Provides a quantitative assessment of the dataset by computing the Events per Variable (EPV) metric, which gauges the proportionality between observed events and the number of explanatory variables.
getEPV(X, Y)
Arguments
X: Numeric matrix or data.frame. Explanatory variables. Qualitative variables must be transform into binary variables.

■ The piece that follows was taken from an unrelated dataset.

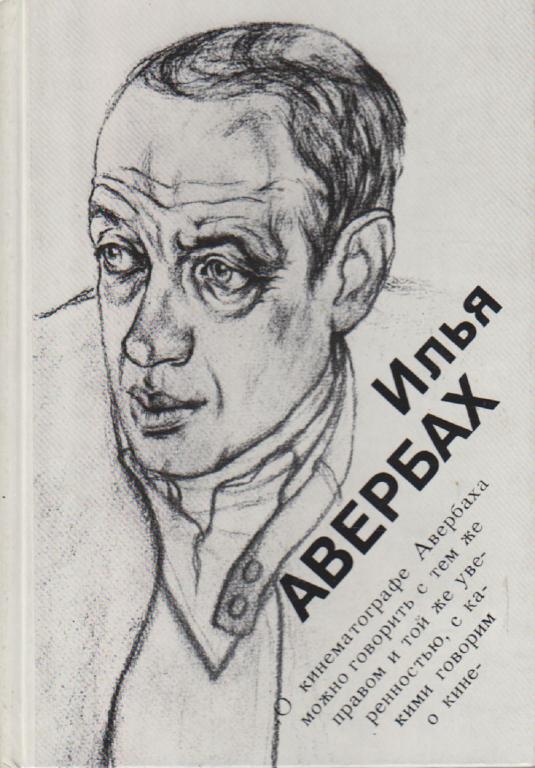 Книга "Илья Авербах" , Ленинград 1987 Твёрдая обл. 200 с. С ч/б илл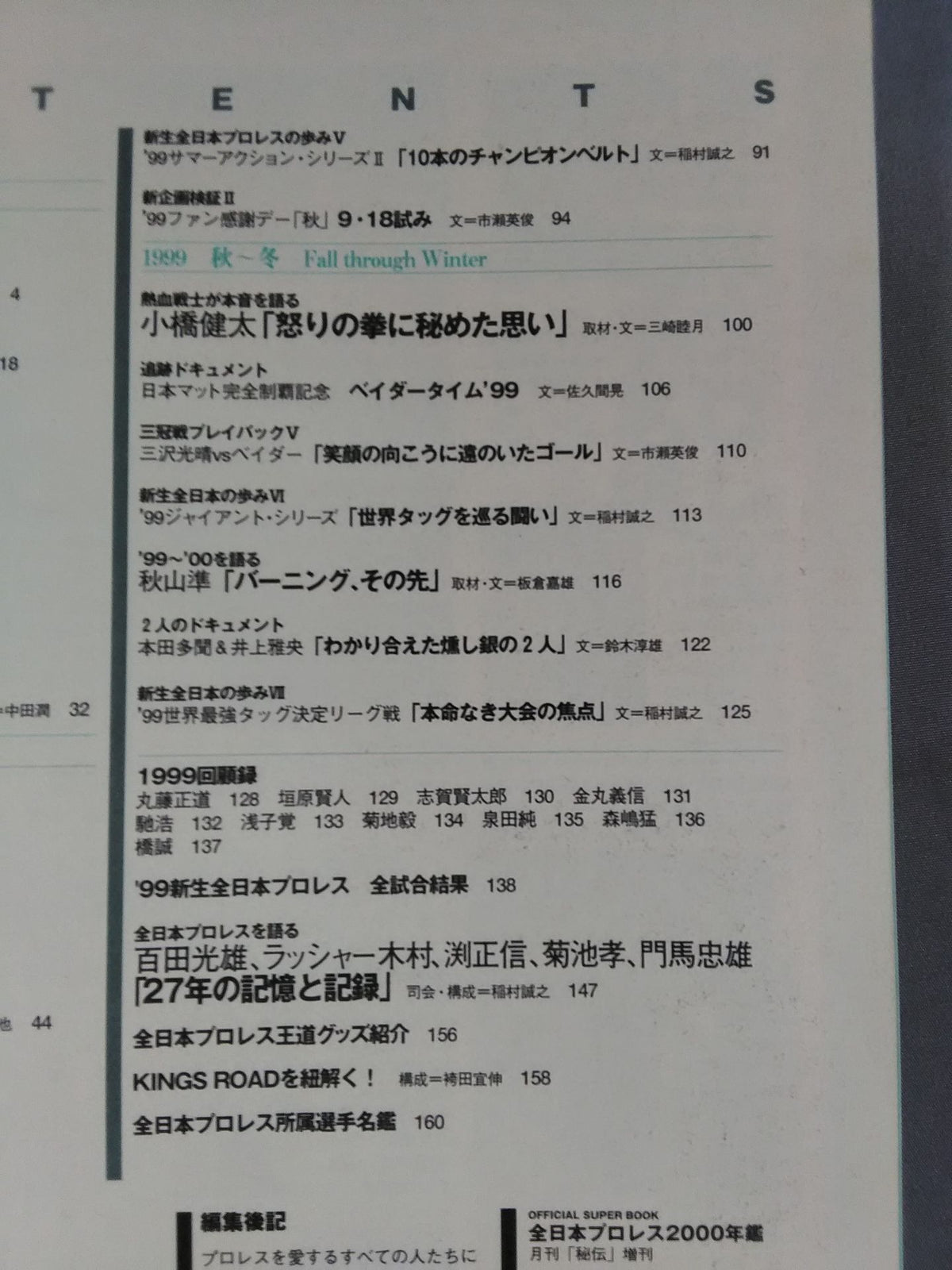 全日本プロレス2000年鑑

Y: Numeric matrix or data.frame. Response variables. Object must have two columns named as "time" and "event". For event column, accepted values are: 0/1 or FALSE/TRUE for censored and event observations.
Returns
Return the EPV value for a specific X (explanatory variables) and Y (time and censored variables) data.
Details
In the realm of survival analysis, the balance between observed events and explanatory variables is paramount. The getEPV function serves as a tool for researchers to ascertain this balance, which can be pivotal in determining the robustness and interpretability of subsequent statistical models. By evaluating the ratio of events in the Y matrix to the variables in the X
matrix, the function yields the EPV metric. It is of utmost importance that the Y matrix encompasses two distinct columns, namely "time" and "event". The latter, "event", should strictly encapsulate binary values, delineating censored (either 0 or FALSE) and event (either 1 or TRUE) observations. To ensure the integrity of the data and the precision of the computation, the function is equipped with an error mechanism that activates if the "event" column remains undetected.
Examples
data("X_proteomic")data("Y_proteomic")X <- X_proteomic
Y <- Y_proteomic
getEPV(X,Y)